- Source extract -
But whether Mayor Michael P. Peters would take such action, and what kind of role the state might play in the 24,000-student district, remained unclear.

The chronically low-performing Hartford schools have been in turmoil since January, when the school board ended the district’s management contract with a private company, Education Alternatives Inc. of Minneapolis. (See Education Week, Jan. 31, 1996.)

Superintendent Eddie Davis then resigned to take another job. Nicholas LaRosa, an assistant superintendent in the district, took over last week as the acting superintendent.

“We want some action taken,” said David McDonald, a parent activist involved with the group Educate Our Children Now, which urged the city council to pass the resolution. “We need to find a solution to our bureaucratic gridlock.”

The resolution, passed on an 8-1 vote, calls on the mayor to declare a state of emergency and to ask Connecticut Gov. John G. Rowland to “use the emergency powers of the state” to make fundamental change in the schools.

Ted J. Carroll, the vice president of the school board, call the resolution “a political move” growing out of a budget dispute between the city and the school board.

“We remain very focused on our school-reform agenda,” Mr. Carroll said. “We’re moving forward.”

Mayor Peters is expected to meet this week with the city’s lawyer to determine whether he has the legal authority to declare a state of emergency.

- Exercises to complete -
**A.** List every person named in the Hartford schools text.
**B.** From the Hartford schools text, extract the stretch from "The chronically low-performing" through "in the schools.".

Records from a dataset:

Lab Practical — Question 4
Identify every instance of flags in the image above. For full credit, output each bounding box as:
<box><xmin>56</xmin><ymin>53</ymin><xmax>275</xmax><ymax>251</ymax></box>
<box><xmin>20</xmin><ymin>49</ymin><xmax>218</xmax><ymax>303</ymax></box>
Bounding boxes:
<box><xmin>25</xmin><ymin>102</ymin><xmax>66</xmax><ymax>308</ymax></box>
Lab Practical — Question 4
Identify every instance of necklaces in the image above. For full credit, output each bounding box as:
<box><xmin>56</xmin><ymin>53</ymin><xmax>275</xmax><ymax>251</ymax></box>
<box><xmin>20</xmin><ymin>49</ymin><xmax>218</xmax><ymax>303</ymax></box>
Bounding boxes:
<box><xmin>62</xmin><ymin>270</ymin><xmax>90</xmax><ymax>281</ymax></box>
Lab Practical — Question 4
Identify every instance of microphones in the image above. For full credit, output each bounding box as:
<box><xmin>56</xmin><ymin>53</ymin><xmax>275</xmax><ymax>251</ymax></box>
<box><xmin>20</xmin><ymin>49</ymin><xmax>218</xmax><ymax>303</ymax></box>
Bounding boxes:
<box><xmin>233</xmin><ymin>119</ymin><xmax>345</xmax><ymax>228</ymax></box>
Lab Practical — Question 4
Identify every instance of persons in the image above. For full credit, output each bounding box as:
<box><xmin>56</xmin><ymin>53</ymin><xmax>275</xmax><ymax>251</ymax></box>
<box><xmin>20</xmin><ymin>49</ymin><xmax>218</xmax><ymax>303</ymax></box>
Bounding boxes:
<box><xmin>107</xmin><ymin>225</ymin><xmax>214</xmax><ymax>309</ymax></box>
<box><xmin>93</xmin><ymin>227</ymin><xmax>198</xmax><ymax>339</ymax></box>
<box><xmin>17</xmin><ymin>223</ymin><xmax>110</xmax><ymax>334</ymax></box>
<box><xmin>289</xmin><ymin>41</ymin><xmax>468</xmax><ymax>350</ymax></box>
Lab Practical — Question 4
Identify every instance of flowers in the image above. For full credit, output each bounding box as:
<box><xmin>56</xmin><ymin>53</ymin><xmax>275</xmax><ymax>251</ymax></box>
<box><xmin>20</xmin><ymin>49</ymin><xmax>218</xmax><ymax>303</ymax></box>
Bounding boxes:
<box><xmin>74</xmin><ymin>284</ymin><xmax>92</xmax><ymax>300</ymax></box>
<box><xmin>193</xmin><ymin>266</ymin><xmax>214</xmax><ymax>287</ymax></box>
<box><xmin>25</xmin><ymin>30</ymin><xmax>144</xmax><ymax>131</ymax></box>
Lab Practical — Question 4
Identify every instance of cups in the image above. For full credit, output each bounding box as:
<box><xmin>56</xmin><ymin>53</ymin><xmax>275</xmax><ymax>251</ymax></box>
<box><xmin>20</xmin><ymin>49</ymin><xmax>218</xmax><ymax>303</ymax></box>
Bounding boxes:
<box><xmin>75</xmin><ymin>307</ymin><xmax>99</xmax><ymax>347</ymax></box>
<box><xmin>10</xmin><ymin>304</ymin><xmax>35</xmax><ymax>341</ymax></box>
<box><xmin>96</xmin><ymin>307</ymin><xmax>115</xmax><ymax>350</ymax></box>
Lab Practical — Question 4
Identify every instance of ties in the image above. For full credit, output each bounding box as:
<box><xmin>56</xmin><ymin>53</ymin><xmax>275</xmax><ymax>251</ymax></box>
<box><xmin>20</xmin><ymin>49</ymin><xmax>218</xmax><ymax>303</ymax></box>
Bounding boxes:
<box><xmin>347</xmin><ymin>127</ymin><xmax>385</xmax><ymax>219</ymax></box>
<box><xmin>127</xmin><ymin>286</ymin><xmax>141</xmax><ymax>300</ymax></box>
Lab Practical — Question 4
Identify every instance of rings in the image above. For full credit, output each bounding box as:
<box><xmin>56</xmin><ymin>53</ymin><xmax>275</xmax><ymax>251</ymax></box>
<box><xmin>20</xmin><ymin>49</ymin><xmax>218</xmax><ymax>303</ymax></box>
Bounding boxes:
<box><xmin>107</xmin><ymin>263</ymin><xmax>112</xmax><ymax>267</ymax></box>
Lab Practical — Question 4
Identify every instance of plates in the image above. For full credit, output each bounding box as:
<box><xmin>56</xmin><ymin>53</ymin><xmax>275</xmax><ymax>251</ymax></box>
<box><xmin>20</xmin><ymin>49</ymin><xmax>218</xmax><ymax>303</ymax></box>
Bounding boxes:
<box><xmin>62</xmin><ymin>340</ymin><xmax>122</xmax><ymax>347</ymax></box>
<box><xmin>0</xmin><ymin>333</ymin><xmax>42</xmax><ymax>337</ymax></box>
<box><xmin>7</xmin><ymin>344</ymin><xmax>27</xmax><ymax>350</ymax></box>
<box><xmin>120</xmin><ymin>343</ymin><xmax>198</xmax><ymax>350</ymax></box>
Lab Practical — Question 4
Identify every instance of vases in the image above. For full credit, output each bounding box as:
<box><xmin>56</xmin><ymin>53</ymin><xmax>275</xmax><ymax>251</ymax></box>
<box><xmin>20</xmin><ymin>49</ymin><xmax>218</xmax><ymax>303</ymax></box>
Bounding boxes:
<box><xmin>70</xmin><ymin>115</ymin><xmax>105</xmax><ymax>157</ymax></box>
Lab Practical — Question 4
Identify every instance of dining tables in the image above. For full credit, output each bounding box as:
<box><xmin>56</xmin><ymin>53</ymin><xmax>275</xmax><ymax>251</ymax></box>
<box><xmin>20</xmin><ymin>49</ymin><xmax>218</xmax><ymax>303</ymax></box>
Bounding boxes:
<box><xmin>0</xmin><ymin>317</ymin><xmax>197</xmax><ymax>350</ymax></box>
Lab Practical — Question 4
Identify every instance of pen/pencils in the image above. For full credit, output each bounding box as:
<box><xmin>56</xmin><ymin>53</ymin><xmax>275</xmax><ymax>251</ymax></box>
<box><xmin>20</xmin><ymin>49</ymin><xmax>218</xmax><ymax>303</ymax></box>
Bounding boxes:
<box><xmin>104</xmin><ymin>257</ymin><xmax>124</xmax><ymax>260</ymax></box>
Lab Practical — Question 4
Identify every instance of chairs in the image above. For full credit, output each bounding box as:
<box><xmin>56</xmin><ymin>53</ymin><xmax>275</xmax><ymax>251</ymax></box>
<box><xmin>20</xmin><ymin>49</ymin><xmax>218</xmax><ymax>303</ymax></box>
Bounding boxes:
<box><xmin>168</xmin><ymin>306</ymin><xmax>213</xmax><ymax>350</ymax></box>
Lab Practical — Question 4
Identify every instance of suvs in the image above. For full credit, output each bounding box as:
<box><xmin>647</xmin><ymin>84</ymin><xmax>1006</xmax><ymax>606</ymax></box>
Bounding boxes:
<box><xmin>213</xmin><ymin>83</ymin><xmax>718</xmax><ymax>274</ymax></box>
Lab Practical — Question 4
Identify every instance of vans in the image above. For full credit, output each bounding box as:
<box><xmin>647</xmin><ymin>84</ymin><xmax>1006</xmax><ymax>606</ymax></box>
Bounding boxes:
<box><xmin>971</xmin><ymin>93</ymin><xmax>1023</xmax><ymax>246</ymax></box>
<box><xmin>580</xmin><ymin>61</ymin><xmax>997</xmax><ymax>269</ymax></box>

- Answers for this exercise -
**A.**
Michael P. Peters
Eddie Davis
Nicholas LaRosa
David McDonald
John G. Rowland
Ted J. Carroll

**B.**
The chronically low-performing Hartford schools have been in turmoil since January, when the school board ended the district’s management contract with a private company, Education Alternatives Inc. of Minneapolis. (See Education Week, Jan. 31, 1996.)

Superintendent Eddie Davis then resigned to take another job. Nicholas LaRosa, an assistant superintendent in the district, took over last week as the acting superintendent.

“We want some action taken,” said David McDonald, a parent activist involved with the group Educate Our Children Now, which urged the city council to pass the resolution. “We need to find a solution to our bureaucratic gridlock.”

The resolution, passed on an 8-1 vote, calls on the mayor to declare a state of emergency and to ask Connecticut Gov. John G. Rowland to “use the emergency powers of the state” to make fundamental change in the schools.